Las cosas no son como las vemos, sino como las recordamos.
Ramon del Valle-Iclán
Ramon del Valle-Iclán
O dia nem bem se enchia de sol e ela chegava à praia com o terço. Andava de um lado para o outro, quase no mesmo lugar: em frente ao único bar daquela praia de pouca gente. Muita roupa e muito negro para aquele sol tropical e sua pouca idade. Parecia rezar. Sempre. Como se aquele caminhar diário fosse uma espécie de peregrinação, como se a praia do Bessa fosse Santiago de Compostela.
Nas mesas do bar em frente ao mar por onde ela passava, até os aposentados, bêbados habituais que passavam os dias a jogar dominó, desencavar lembranças, discutir marcas de cachaça e reputações femininas, se espantavam com a reza e a indumentária num tempo de pouca fé e menos roupa ainda. Naquele território de caça lenta, mas explícita, eles sequer a levavam em conta como possível objeto do assédio, considerado normal pelos machos teimosos em continuar na ativa. Alguns até lamentavam: “tão novinha e já doidinha”. De alguma maneira todos a consideravam “meio tocada”, o que entre eles a absolvia de tentativas de conquista. E a deixavam ir e vir, indiferentes, os velhos debochados, na contagem diária do tempo para a morte certa e rápida da cirrose.
Sasha Freemind
Chefe indiscutível de lembranças e piadas naquele microcosmo, admirado e respeitado (e secretamente odiado) por sua ração extra de testosterona, certa liberalidade financeira e sua democracia na caçada diária seguindo a filosofia de “o que cair na rede é peixe”, ele se deixava admirar, olímpico e misógino, o que o tornava atraente para mulheres em geral em um espaço de poucos machos, quase nenhum realmente na ativa, derrubados pelo álcool.

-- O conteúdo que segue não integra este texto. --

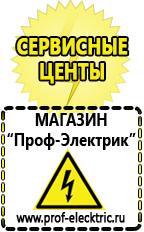 СЕРВИСНЫЕ ЦЕНТЫ

МАГАЗИН
“Проф-Электрик”

www.prof-electric.ru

Mas, até mesmo ele, o capitão, com sua fragata encalhada naquela parte ainda quase deserta da costa do Nordeste, não considerava a peregrina do Bessa digna de atenção e olhava a caça jovem com um pouco caso de barriga cheia. Doidinha...
Até que ela o surpreendeu e sentou no seu colo. Na frente de todos os vagabundos do pedaço. Explícita, molhada e exigente...
Com um mês ele, que se orgulhava de nunca ter pagado por sexo, financiava roupas, eletrodomésticos e a cota mensal do aluguel da candidata a assistente social, da Curuminha, como ele a chamava por sua genética indígena.
Sasha Freemind
E, como vale tudo no amor e na guerra, tambores e telefones agiram. Primos e vizinhos foram consultados. Armadilhas foram sutilmente preparadas e esqueletos tirados dos armários. O dossiê revelou a condição de quase mula-sem-cabeça da agora desejável doidinha. Tinha sido flagrada na igreja com o padre da sua cidade distante, no verdor dos seus quase quinze anos e, como é comum e desejável em tais impasses, expulsaram a menina.
Não que ela fosse vítima... Quem sabe o padre o fosse bem mais. Não teve a menor chance de resistir a Curuminha. Ou melhor, teve tantas quanto o capitão. Nenhuma. E tão apaixonado quanto o marinheiro largou a batina e a tribo. E vinha visitá-la sempre que podia, dividindo horários com o capitão e com um surfista mochileiro que morava numa tenda ao lado do bar.